Présidentielle: à J-20 du premier tour

Lundi, tout le monde a parlé de lui: Jean-Luc Mélenchon s'est installé au centre de la campagne, critiqué à la fois par la droite et l'extrême gauche, au lendemain d'un sondage - un seul pour le moment - lui attribuant 15% des intentions de vote au 1er tour et le deuxième lui accordant la 3e place.[AFP/Archives]

Lundi, tout le monde a parlé de lui: Jean-Luc Mélenchon s'est installé au centre de la campagne, critiqué à la fois par la droite et l'extrême gauche, au lendemain d'un sondage - un seul pour le moment - lui attribuant 15% des intentions de vote au 1er tour et le deuxième lui accordant la 3e place.

LE FAIT DU JOUR

A l'orée d'une semaine où il va tenir trois meetings, dont un en plein air à Toulouse, les attaques se multiplient contre le candidat du Front de gauche, toutefois plutôt épargné par François Hollande et son équipe, qui comptent sur ses électeurs au 2e tour.

Après Laurence Parisot (Medef) qui a vu dimanche en lui "l'héritier d'une forme de Terreur", Nathalie Kosciusko-Morizet, porte-parole de Nicolas Sarkozy, a affirmé: "Jean-Luc Mélenchon promet la faillite, en fait il nous promet la Grèce et l'Espagne". Mais il a à ses yeux le mérite de "montrer en creux tous les défauts de François Hollande" qui "n'a pas de dynamique, pas d'identité".

François Bayrou aussi y est allé de sa petite phrase: "Hollande est sous l'influence de Mélenchon, Sarkozy est sous l'influence de Le Pen".

Attaques ironiques, à l'extrême gauche cette fois, Olivier Besancenot pressant M. Mélenchon de dire "s'il en sera ou pas" de ce front d'opposition à la gauche au pouvoir qu'il faudra selon lui créer en cas de victoire de François Hollande.
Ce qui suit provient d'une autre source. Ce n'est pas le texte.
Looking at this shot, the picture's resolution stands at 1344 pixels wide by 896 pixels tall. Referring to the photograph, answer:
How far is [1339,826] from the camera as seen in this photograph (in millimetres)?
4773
Les socialistes, en revanche, ménagent M. Mélenchon: "il faut respecter les forces de gauche", a répondu Pierre Moscovici à Laurence Parisot.

LES PHRASES DU JOUR

- "Il y aura une abstention, parce que les gens en ont ras-le-bol. Il y a un écoeurement de la politique, à juste titre" (Philippe Poutou, candidat du Nouveau parti anticapitaliste, NPA).

- "L'arrivée de la gauche au pouvoir serait une catastrophe. Surtout dans la situation économique actuelle" (Frédéric Mitterrand, ministre de la Culture, neveu de l'ex-président).
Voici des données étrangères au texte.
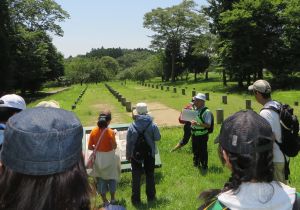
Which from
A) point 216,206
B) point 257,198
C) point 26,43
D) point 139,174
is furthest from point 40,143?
point 26,43

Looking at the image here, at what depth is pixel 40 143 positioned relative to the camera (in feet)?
5.48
- Les "permanents de la CFDT" chez ArcelorMittal à Florange "trahissent la confiance des salariés. Ils sont venus m'insulter et essayer de casser mon siège de campagne" (Nicolas Sarkozy, dans un entretien à trois quotidiens de l'est de la France).
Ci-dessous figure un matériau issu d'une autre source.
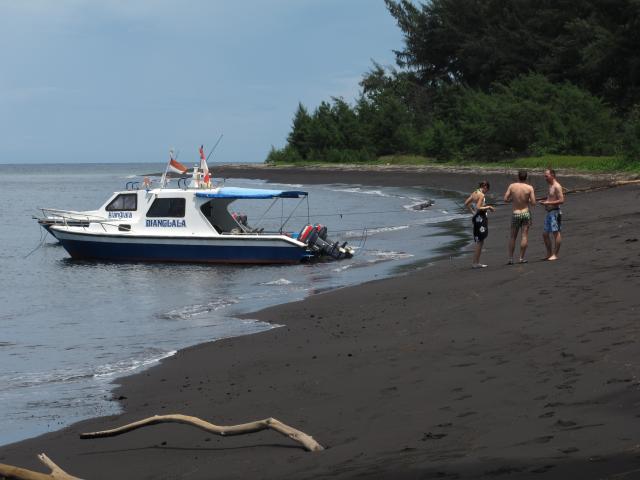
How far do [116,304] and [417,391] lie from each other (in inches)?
471

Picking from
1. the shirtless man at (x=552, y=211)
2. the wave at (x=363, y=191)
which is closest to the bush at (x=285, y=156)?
the wave at (x=363, y=191)

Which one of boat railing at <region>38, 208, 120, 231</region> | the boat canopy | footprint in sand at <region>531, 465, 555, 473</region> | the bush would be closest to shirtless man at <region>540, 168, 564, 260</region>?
the boat canopy

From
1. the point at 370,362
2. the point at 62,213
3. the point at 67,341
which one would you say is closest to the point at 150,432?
the point at 370,362

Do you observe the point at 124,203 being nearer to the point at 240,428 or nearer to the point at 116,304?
the point at 116,304

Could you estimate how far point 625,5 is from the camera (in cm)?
5884

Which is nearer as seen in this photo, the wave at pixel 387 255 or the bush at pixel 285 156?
the wave at pixel 387 255

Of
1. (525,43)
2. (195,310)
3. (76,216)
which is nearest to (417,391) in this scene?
(195,310)

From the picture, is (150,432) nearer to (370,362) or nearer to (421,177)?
(370,362)

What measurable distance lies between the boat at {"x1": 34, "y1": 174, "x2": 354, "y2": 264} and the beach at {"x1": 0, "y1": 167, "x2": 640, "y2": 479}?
9.08 m

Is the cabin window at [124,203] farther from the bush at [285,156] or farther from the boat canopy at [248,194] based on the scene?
the bush at [285,156]

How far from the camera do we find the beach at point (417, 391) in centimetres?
660

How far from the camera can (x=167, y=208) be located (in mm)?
27094

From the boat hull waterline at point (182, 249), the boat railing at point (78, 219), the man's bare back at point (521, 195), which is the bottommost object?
the boat hull waterline at point (182, 249)

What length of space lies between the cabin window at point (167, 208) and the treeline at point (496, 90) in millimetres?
27595
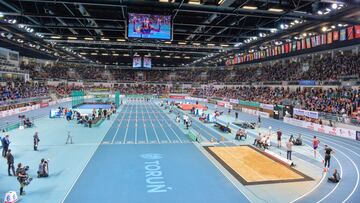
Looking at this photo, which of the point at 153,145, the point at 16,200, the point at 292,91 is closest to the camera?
the point at 16,200

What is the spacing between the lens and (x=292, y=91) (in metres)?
43.5

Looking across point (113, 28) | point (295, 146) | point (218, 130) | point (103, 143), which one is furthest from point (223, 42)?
point (103, 143)

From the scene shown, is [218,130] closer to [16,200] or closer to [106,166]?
[106,166]

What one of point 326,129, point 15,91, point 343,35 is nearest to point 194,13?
point 343,35

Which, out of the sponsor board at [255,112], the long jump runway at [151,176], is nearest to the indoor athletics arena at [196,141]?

- "Le président-candidat est en train de perdre pied (...) Ces attaques reviennent à cracher sur le monde ouvrier" (Edouard Martin, responsable CFDT à l'aciérie de Florange).

- "Je ne sais plus quoi faire, avec le sentiment affreux que tout ce que j'ai dit, je l'ai dit mille fois (...) Ma colère, ma rage, c'est que les grandes formations politiques sont d'une stupidité absolue" sur la question-clé de l'avenir de la planète (Nicolas Hulot).

LE SONDAGE DU JOUR

Plus de huit Français sur dix (82%) sont "attachés au modèle social français" et 90% voient comme une "chance de disposer d'une protection sociale plus forte que dans les autres pays", selon un sondage Harris Interactive pour Liaisons sociales Magazine publié lundi.

LES COULISSES

Eva Joly pourra-t-elle maintenir ses interventions audiovisuelles prévues ces prochains jours, sa chute dans un escalier à la sortie du cinéma lui ayant légèrement endommagé le visage ? La candidate d'EELV souffre de "plusieurs hématomes superficiels du visage et de la paupière droite", selon un communiqué des Hôpitaux de Paris publié après son admission à l'hôpital Cochin. "Ca peut provoquer un bleu, donc on verra les choses avec elle", a dit Cécile Duflot, numéro un d'EELV.

LE BUZZ

L'accident d'Eva Joly, contrainte à interrompre sa campagne lundi, a suscité maintes réactions sur le web, empruntant le plus souvent au registre de la compassion. "Je ne suis pas pour ses idées, mais je lui souhaite un prompt rétablissement, car devant l'accident ou la maladie, l'on ne peut rester indifférent. Bon courage", a commenté un internaute.